Ciało w worku i wrak samochodu. Kulisy powstania tego zdjęcia są zupełnie inne, niż się wydaje
Policja, zmiażdżony samochód osobowy i ciało owinięte w czarny worek - na kierowców jadących z Chełma do Lublina czekały przerażające widoki, choć do wypadku wcale nie doszło.
30.10.2017 18:33
Odcinek drogi krajowe nr 12 przed Chełmem to bardzo niebezpieczne miejsce dla kierowców. Co roku dochodzi tam do wielu śmiertelnych wypadków, których główną przyczyną jest nieprawidłowe wyprzedzanie.

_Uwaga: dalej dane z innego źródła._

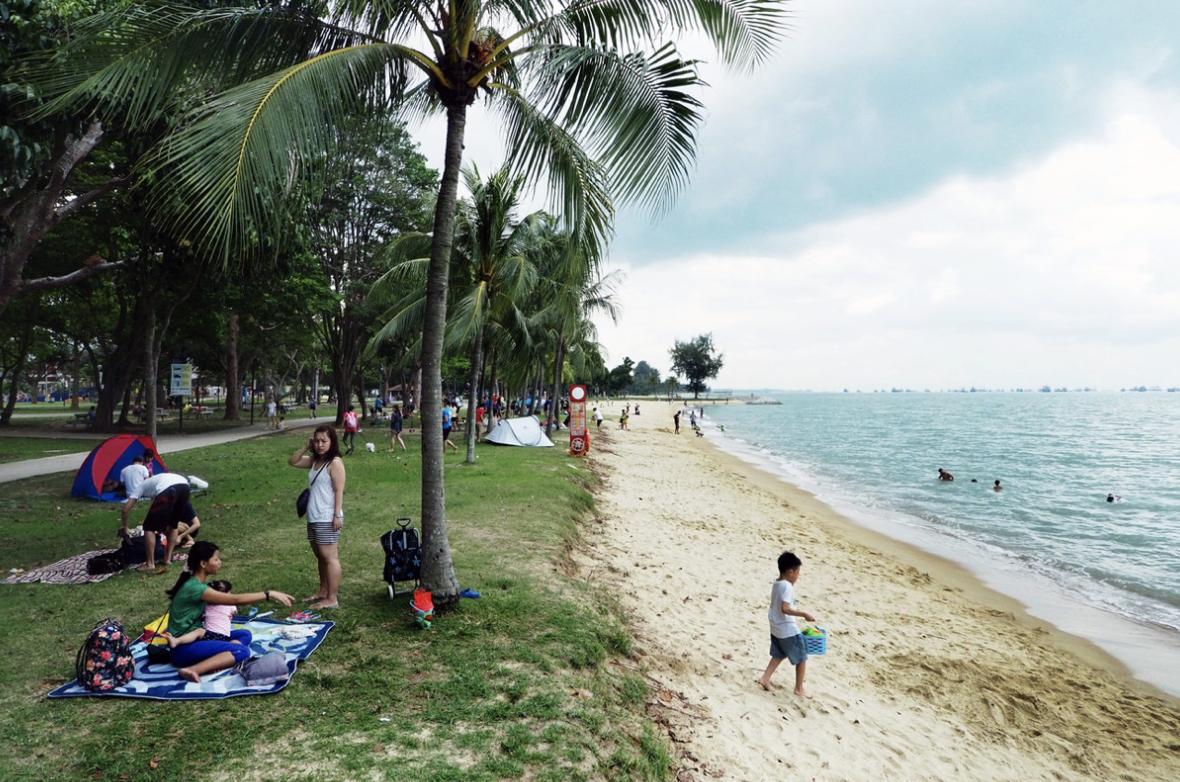 Beach quality level 2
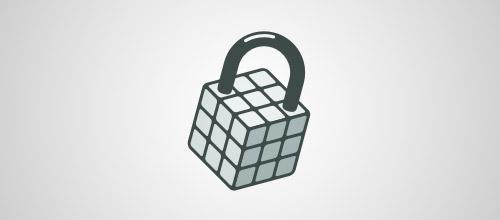 rubiks padlock logo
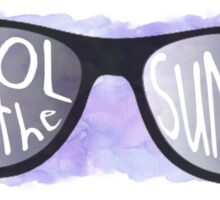 Cool for the Summer - Watercolor Sticker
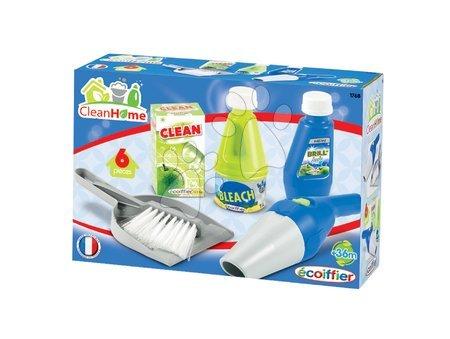Hry na domácnosť - Upratovacia súprava Clean Home Écoiffier 6 dielov modro-zelená_1
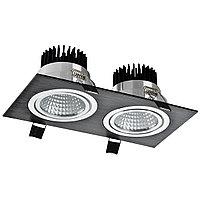 Свет-к LED OC004B 2х10W 5000K BLACK (TS) 30шт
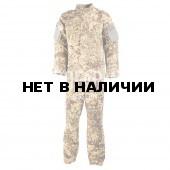 Костюм Defender CPS58 GreenZone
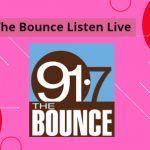 Free Radio, Things That Bounce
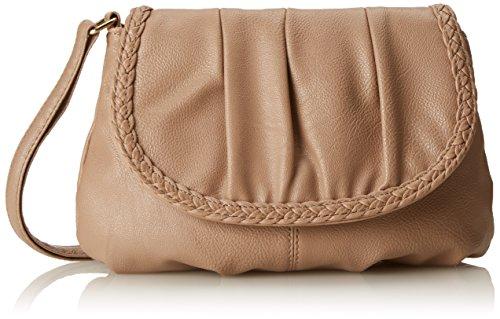 Kleine Damentasche Umhängetasche Citytasche Bag Schultertasche Handtasche Clutch 23 x 14 cm (Natur)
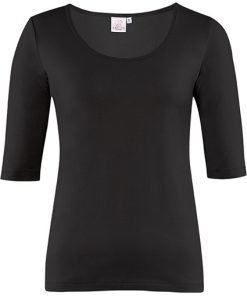 Női póló Regular Fit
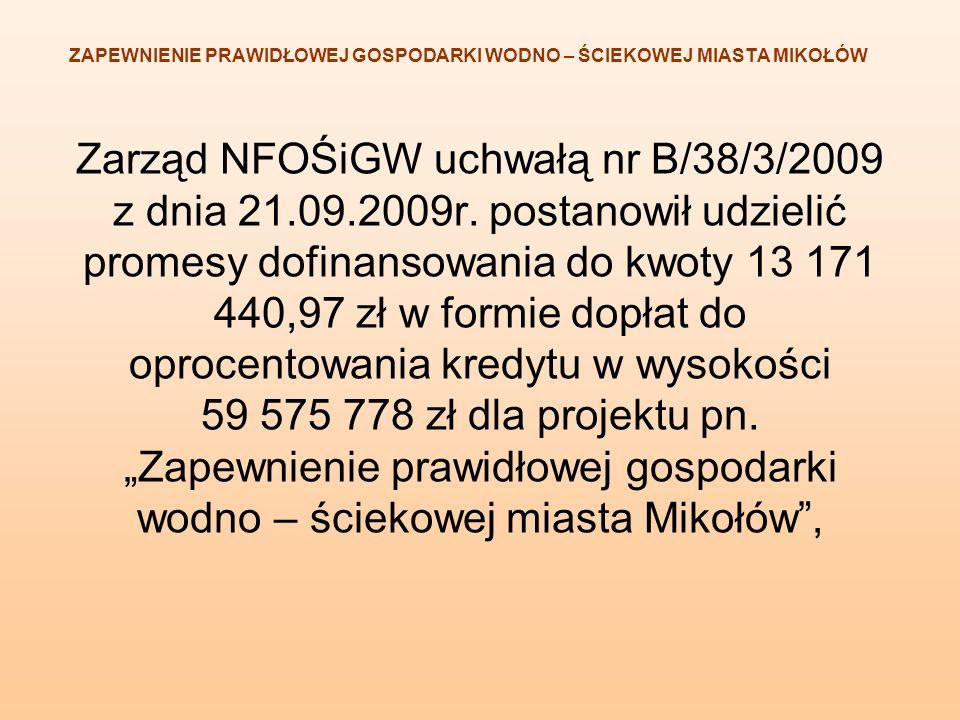 ZAPEWNIENIE PRAWIDŁOWEJ GOSPODARKI WODNO – ŚCIEKOWEJ MIASTA MIKOŁÓW Zarząd NFOŚiGW uchwałą nr B/38/3/2009 z dnia 21.09.2009r. postanowił udzielić prom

Najbliższe dni dla przejeżdżających tamtędy kierowców będą szczególnie ciężkie - chodzi nie tylko o bardzo niekorzystne warunki pogodowe, ale także o zbliżające się święto zmarłych, które co roku zbiera żniwa na polskich drogach.
Drastyczna scena miała wstrząsnąć kierowcami i przypomnieć im, że jazda to nie zabawa - zbyt dużą prędkość i brak ostrożności nie jeden przypłacił już życiem.
Zdjęcia z happeningu zamiesił na Facebooku Grzegorz Gorczyna - prezes chełmińskiego Automobilklubu, będącego organizatorem akcji. W ubiegłym roku na tym samym odcinku drogi krajowej nr 12 stał mężczyzna przebrany za śmierć, a u jego stóp leżał czarny worek. Nagranie z akcji zostało opublikowane w sieci.